• **Goal**:
Your task is to extract every entry that follows word for word while excluding the pictures.

• **Records supplied**:
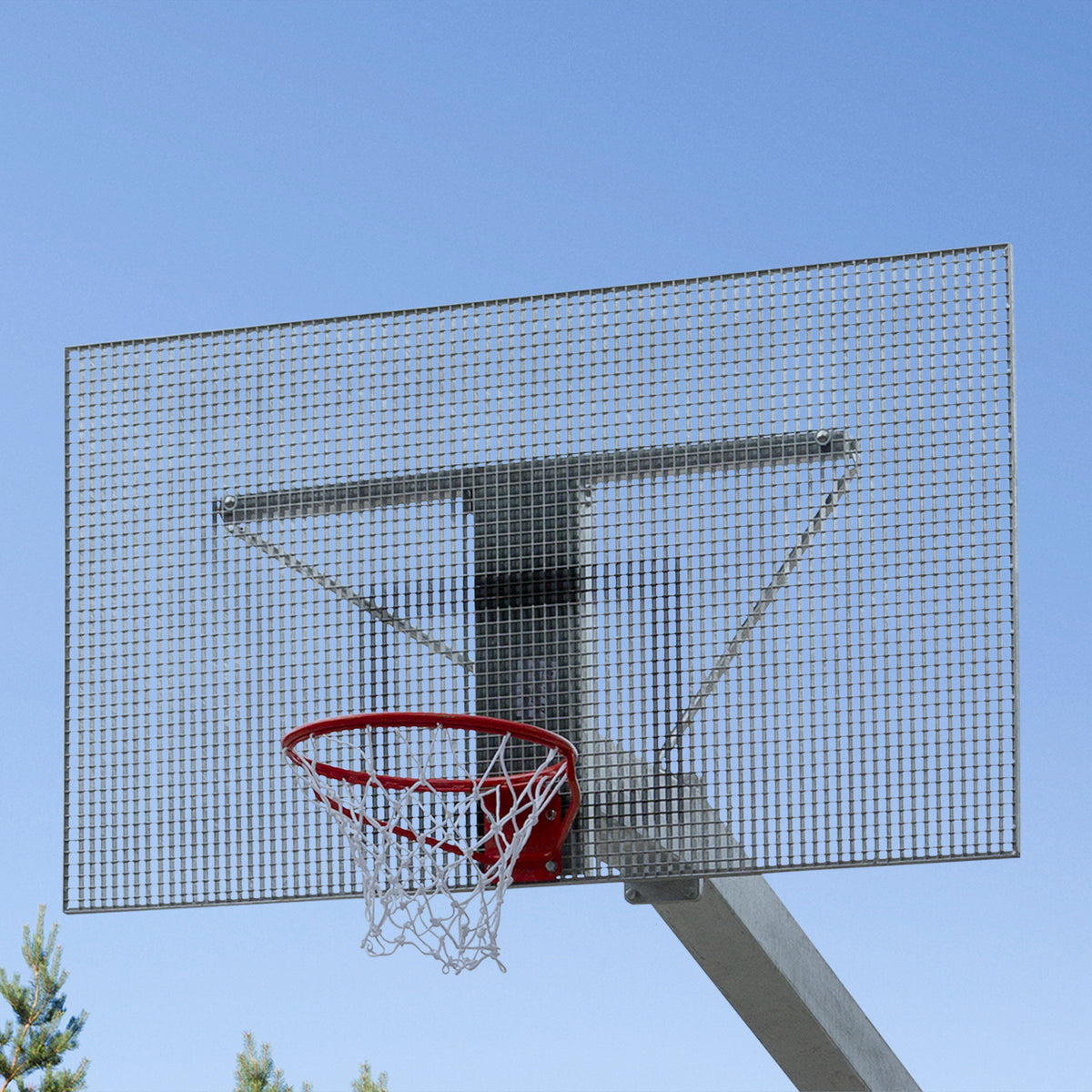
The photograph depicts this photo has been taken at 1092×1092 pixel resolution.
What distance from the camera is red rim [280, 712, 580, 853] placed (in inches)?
139

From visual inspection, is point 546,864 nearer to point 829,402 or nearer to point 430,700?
point 430,700

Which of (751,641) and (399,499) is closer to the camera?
(751,641)

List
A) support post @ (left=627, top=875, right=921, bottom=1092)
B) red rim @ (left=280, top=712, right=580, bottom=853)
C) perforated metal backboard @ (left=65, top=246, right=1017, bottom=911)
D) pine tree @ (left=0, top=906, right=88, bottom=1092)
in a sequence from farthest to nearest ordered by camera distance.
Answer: pine tree @ (left=0, top=906, right=88, bottom=1092) → support post @ (left=627, top=875, right=921, bottom=1092) → perforated metal backboard @ (left=65, top=246, right=1017, bottom=911) → red rim @ (left=280, top=712, right=580, bottom=853)

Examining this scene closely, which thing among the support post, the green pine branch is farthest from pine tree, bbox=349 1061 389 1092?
the support post

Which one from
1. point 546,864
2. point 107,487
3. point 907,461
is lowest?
point 546,864

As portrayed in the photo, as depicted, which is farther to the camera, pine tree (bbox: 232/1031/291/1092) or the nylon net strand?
pine tree (bbox: 232/1031/291/1092)

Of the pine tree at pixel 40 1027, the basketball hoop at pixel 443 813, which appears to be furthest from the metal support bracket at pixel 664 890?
the pine tree at pixel 40 1027

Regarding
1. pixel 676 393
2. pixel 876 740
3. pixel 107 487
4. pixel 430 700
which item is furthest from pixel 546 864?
pixel 107 487

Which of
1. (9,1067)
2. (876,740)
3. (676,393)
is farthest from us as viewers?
(9,1067)

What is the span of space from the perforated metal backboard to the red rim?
93mm

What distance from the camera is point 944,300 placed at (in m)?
3.85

• **Reply to the exercise**:
The photograph depicts this photo has been taken at 1092×1092 pixel resolution.
What distance from the camera is red rim [280, 712, 580, 853] placed (in inches)?
139

From visual inspection, is point 546,864 nearer to point 829,402 or nearer to point 430,700?
point 430,700

Which of (751,641) and (399,499) is closer to the camera?
(751,641)

List
A) support post @ (left=627, top=875, right=921, bottom=1092)
B) red rim @ (left=280, top=712, right=580, bottom=853)
C) perforated metal backboard @ (left=65, top=246, right=1017, bottom=911)
D) pine tree @ (left=0, top=906, right=88, bottom=1092)
in a sequence from farthest to nearest ordered by camera distance.
Answer: pine tree @ (left=0, top=906, right=88, bottom=1092) → support post @ (left=627, top=875, right=921, bottom=1092) → perforated metal backboard @ (left=65, top=246, right=1017, bottom=911) → red rim @ (left=280, top=712, right=580, bottom=853)

Examining this scene closely, which thing among the support post, the green pine branch is farthest from pine tree, bbox=349 1061 389 1092?
the support post

Which one from
1. point 546,864
2. point 107,487
3. point 907,461
is lowest?
point 546,864

As portrayed in the photo, as depicted, which is farther to the camera, pine tree (bbox: 232/1031/291/1092) or the nylon net strand?
pine tree (bbox: 232/1031/291/1092)

Of the pine tree at pixel 40 1027, the basketball hoop at pixel 443 813, which appears to be furthest from the metal support bracket at pixel 664 890?
the pine tree at pixel 40 1027

Regarding
1. pixel 676 393
2. pixel 876 740
3. pixel 107 487
4. pixel 430 700
which item is furthest from pixel 546 864?
pixel 107 487

Which of
1. (9,1067)
2. (876,740)
3. (676,393)
is farthest from us as viewers?
(9,1067)

What is the span of space from the perforated metal backboard to the red rim?
93mm

What distance from the camera is point 944,300 placed at (in m)?
3.85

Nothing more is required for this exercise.